Il cioccolato fondente ha anche più antiossidanti, che riducono l’infiammazione nel corpo, una reazione che alcuni esperti ritengono sia legata alla depressione. Tuttavia, il team ha ammesso che potrebbe anche essere il caso che le persone depresse mangino meno cioccolato perché il loro umore basso li fa perdere interesse a mangiare dolci.

I volontari che hanno consumato una qualsiasi quantità di cioccolato fondente nei due giorni avevano una probabilità inferiore del 70% di sintomi depressivi. Il 25% dei partecipanti che ha mangiato più cioccolato di qualsiasi tipo – da 104 a 454 g – aveva anche il 58% in meno di probabilità di riferire sintomi depressivi rispetto a quelli che non mangiavano affatto cioccolato.

Tuttavia, sono necessarie ulteriori ricerche per chiarire il nesso tra cioccolato e depressione. Potrebbe essere il caso che la depressione induca le persone a perdere il loro interesse a mangiare cioccolato. Oppure potrebbero esserci altri fattori che rendono le persone meno propense a mangiare cioccolato fondente e ad essere depresse.

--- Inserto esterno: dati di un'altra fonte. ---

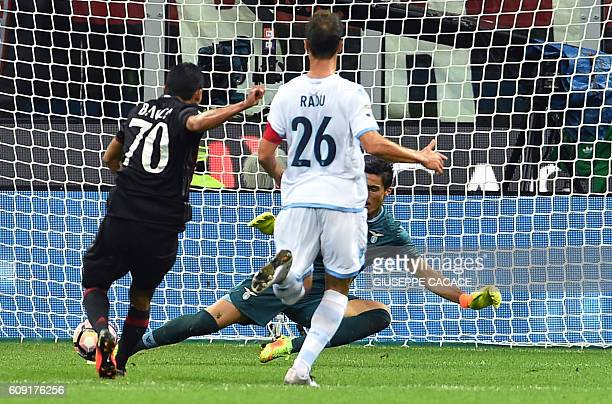 AC Milan's Colombian forward Carlos Bacca kicks and scores a goal during the Italian Serie A football match between AC Milan and SS Lazio at the San...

La depressione colpisce oltre 300 milioni di persone in tutto il mondo, secondo l’Organizzazione mondiale della sanità, ed è la principale causa globale di disabilità. Il problema principale di questo studio è che non può dirci se è il cioccolato fondente che protegge dalla depressione o se è la depressione che influenza il consumo di cioccolato fondente. Sappiamo che la depressione ha segnato effetti sull’appetito generale e sul tipo di alimenti che le persone desiderano. Ed è altrettanto plausibile che la direzione della causalità sia il contrario dell’interpretazione degli autori.